Senior Game Designer Dean “Iksar” Ayala was tweeting pretty hard yesterday (or last night depending on your time zone). He started replying to a topic about Wild format and Wild balance changes, and there’s a lot to take from what he said. Here’s a quick summary:
- Currently, there are no balance changes planned for Wild.
- Wild balance changes are reserved only to the most unfun and swingy early/mid game strats (which simply block any other strategy) and decks that appear just so much stronger than the others.
- The decks they look closest look at are Darkest Hour Warlock, Quest Mage, Secret Mage and Mech Paladin. None of them “crosses the line” just yet, though. It’s something they need to “feel out” over time.
- They also want to focus on Standard now with the new expansion and rotation coming soon, and then think about balance changes to Wild.
- The goal of Wild is that players can play any card and any strategy they want. Because the card pool is so huge, the Wild is meant to have crazy strategies like that.
- They only want to address outliers like Naga Sea Witch or SN1P-SN4P which create some clearly broken combos. They don’t have a clear ruleset for identifying those outliers, though.
- He said that if players want to just play old cards without running into overpowered strategies, it’s not the right format. He asked whether we had some ideas for a rotating format we liked a lot. It might be hint that they’re thinking about another format – a rotating format, where we can play cards from older expansions, but not all of them at the same time + the available expansions rotate out periodically (something like we have right now in Arena). Would you like to see something similar?
And you can find this specific Twitter thread here:
No plans for balance changes in Wild. Wild is always going to be a place where very slow control decks have a hard time with extreme power combos that utilize all cards in Hearthstone history. Quest Mage is one example of this but there are many others.
— August Dean Ayala (@IksarHS) February 27, 2020
In a previous comment I had addressed how bad was the design of snip snap and Zephyr the Great. At least you did something about snip snap. Do something about Zephyr as well. The card was intended to be creative and gamebreaking but it turned out to be unskilled, unfun and generally speaking it has the reverse impact of the one you wanted to extract from it. Revise it please.

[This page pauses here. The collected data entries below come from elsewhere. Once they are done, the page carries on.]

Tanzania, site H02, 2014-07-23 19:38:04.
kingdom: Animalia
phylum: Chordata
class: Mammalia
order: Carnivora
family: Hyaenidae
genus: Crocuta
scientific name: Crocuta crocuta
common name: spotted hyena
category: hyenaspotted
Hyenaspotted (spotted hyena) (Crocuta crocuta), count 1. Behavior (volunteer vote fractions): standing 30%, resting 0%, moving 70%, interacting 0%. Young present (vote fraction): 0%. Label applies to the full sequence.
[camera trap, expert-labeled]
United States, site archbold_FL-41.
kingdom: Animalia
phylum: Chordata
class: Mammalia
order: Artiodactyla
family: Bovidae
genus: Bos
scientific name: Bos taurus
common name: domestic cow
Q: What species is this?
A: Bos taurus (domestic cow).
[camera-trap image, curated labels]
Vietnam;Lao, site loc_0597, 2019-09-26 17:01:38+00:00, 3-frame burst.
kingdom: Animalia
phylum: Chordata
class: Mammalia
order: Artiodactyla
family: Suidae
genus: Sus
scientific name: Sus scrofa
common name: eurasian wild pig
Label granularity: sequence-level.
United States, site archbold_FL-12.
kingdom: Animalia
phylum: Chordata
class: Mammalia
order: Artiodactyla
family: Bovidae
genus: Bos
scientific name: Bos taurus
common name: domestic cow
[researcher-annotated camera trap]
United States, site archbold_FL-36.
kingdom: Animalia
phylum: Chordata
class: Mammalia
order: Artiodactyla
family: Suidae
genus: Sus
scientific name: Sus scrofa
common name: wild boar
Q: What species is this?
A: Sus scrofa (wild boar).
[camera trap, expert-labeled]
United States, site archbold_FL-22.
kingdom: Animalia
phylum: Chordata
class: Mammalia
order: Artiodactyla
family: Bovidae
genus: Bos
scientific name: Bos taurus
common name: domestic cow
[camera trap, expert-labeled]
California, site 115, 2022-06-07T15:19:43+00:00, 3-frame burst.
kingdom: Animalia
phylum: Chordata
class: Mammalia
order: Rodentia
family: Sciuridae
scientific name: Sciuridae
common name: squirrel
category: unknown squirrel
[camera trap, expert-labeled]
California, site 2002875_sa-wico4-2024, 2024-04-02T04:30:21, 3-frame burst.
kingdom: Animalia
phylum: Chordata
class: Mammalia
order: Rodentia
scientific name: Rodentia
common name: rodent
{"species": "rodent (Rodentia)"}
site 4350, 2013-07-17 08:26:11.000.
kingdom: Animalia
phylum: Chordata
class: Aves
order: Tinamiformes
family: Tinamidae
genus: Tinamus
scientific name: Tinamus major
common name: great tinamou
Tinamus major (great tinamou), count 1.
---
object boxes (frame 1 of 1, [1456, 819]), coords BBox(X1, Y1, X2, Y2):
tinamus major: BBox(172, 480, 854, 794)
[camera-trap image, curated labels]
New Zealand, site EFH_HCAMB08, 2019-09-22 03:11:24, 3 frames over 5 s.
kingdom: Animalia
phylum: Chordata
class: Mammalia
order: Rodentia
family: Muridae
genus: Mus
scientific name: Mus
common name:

the only thing that zeph needs to remove is bloodlust and savage roar
at least you agree that it needs tuning
zephrys is one of the best cards in the game in my opinion. yes it is powerful but only in one condition; highlander deck. you “sacrifice” your duplicates in a deck to use zephyrs, which makes it an all-even condition with your opponent. using only one card in a deck is hard, and zephyrs is just the award for doing it; just as other highlander-only cards such as brann the tamer, alex etc.
I disagree. In a world where a highlander deck is only 30 cards and there are so many alternatives to put in such a deck, the downside of playing singletons is long mitigated, if not completely removed.
And Zephrys and Queen Alex even being played in non-highlander decks (albeit standard only) shows that you don’t even have to play singletons.
So yeah, I’m with Repellista – even if I crafted Zephrys golden on day 1. It’s an unfun card.
Stay salty because there is no way Team 5 is going to change their baby, Zephrys. And omitting cards from its pool is ridiculous. It was made to be powerful and powerful it will stay.